_Provided passage_:
-- Start --

Pelham High School is a remarkably diverse school. Students whose skin represents a broad array of nuanced hues and whose voices carry a variety of accents fill classrooms. Energized by their unique perspectives, beginning the journey of a school year with these students is fascinating. Spending a career of school years with them has been transformative.
With distance learning, the loss of classmates’ voices challenged many students. Teachers plan lessons and create structures. Students bring those lessons to life—especially in junior English where we study American literary works seeking to improve our own argumentative writing with powerful personal anecdotes.
Revisiting my argumentation unit—rich with letters, poetry and speeches that sparked change in American society—the realization of how far we are from equality is painfully fresh. I search the works for clarity, review the audio and video clips for impact and begin to seek those updates that will captivate students and bring the world in focus.
One added video is of Dr. Martin Luther King, Jr. speaking to Philadelphia junior high students on October 26, 1967. While I’ve watched many of King’s speeches, this one is different. Dr. King is completely unguarded. The students’ thunderous applause has demonstrated how thrilled they are to receive him. The speech entitled “What Is Your Life’s Blueprint?: Martin Luther King, Jr.’s Advice for Young People” commissions young people.
“You have a responsibility to seek to make your nation a better nation in which to live. You have a responsibility to make life better for everybody,” King declares.
Before I can teach better, I need to listen more. I am reaching out to former students for insight that will help me teach with authenticity. Dr. King leaves his young audience with this advice in closing, “If you can’t fly, run. If you can’t run, walk. If you can’t walk, crawl, but by all means–keep moving!”

-- End --

_Provided information_:
-- Start --

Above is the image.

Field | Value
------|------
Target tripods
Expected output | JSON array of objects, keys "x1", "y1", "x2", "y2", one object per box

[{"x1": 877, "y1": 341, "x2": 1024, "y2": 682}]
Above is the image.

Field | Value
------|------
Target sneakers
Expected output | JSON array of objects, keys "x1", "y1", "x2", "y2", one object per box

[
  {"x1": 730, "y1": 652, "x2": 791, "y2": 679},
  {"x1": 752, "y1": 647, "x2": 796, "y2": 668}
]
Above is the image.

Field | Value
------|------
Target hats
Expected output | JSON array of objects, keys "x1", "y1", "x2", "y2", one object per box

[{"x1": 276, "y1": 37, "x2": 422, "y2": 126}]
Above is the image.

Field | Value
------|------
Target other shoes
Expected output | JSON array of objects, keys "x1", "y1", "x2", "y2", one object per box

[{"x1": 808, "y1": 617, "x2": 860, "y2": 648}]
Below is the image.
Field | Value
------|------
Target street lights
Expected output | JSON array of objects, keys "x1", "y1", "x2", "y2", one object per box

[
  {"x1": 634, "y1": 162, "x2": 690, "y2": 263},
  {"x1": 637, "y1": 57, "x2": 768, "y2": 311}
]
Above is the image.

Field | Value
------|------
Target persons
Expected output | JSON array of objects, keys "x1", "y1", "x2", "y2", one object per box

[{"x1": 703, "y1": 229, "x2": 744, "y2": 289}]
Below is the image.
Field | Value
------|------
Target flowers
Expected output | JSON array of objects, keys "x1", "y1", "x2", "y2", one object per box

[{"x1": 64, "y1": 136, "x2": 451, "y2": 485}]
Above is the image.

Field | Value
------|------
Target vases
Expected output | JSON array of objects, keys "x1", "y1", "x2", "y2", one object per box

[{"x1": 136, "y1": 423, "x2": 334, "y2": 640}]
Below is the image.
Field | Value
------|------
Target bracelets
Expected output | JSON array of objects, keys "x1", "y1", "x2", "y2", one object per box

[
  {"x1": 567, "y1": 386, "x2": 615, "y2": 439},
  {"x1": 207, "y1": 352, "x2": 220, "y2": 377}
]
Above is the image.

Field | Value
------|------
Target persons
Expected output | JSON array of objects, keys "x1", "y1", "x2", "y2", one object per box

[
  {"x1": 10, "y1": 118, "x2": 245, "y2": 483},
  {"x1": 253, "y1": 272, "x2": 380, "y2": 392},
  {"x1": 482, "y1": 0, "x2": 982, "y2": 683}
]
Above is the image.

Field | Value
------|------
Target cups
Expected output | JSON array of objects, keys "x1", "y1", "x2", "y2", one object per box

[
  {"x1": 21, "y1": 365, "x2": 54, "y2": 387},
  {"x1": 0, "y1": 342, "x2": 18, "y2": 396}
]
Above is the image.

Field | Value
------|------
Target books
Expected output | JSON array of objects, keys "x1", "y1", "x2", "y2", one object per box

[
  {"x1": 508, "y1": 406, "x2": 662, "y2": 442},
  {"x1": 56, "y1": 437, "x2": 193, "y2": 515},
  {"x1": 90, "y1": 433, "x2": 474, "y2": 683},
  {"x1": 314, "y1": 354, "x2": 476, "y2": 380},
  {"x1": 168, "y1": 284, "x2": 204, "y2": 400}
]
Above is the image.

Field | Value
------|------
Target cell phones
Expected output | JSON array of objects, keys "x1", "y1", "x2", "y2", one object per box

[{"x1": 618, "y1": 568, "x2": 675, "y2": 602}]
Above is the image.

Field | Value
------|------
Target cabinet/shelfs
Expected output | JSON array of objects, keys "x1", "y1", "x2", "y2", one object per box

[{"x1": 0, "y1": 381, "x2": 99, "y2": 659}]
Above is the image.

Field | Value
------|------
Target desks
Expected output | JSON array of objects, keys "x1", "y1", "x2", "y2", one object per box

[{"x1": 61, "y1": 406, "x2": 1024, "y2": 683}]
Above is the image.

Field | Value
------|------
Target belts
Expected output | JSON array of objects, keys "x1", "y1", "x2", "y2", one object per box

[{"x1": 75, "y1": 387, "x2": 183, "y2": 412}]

-- End --

_Short task_:
Copy out the part of the Pelham High School text that begins at the words "Revisiting my argumentation" and stops after "commissions young people.".

_Task response_:
Revisiting my argumentation unit—rich with letters, poetry and speeches that sparked change in American society—the realization of how far we are from equality is painfully fresh. I search the works for clarity, review the audio and video clips for impact and begin to seek those updates that will captivate students and bring the world in focus.
One added video is of Dr. Martin Luther King, Jr. speaking to Philadelphia junior high students on October 26, 1967. While I’ve watched many of King’s speeches, this one is different. Dr. King is completely unguarded. The students’ thunderous applause has demonstrated how thrilled they are to receive him. The speech entitled “What Is Your Life’s Blueprint?: Martin Luther King, Jr.’s Advice for Young People” commissions young people.